Task objective —
Beginning at the line that contains "In the captured", reproduce every line to the end of the material without changing any of them.
--- start of Records for this task ---
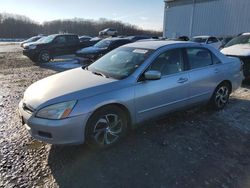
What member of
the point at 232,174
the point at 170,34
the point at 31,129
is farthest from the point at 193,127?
the point at 170,34

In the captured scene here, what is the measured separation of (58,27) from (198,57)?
78.1 m

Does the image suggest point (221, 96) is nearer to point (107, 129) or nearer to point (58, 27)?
point (107, 129)

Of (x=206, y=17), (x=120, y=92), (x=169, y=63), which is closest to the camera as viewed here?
(x=120, y=92)

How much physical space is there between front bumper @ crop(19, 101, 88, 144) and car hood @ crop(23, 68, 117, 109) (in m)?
0.23

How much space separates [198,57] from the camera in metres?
4.88

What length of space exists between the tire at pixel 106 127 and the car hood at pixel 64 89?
--- end of Records for this task ---
Correct answer —
In the captured scene here, what is the measured separation of (58,27) from (198,57)?
78.1 m

Does the image suggest point (221, 96) is nearer to point (107, 129) or nearer to point (58, 27)?
point (107, 129)

Of (x=206, y=17), (x=120, y=92), (x=169, y=63), which is closest to the camera as viewed here?
(x=120, y=92)

How much physical space is there between front bumper @ crop(19, 101, 88, 144) and car hood @ crop(23, 68, 117, 109) (in m)?
0.23

How much space separates [198,57] from the camera in metres?
4.88

What length of space exists between the tire at pixel 106 127 and the car hood at pixel 64 89?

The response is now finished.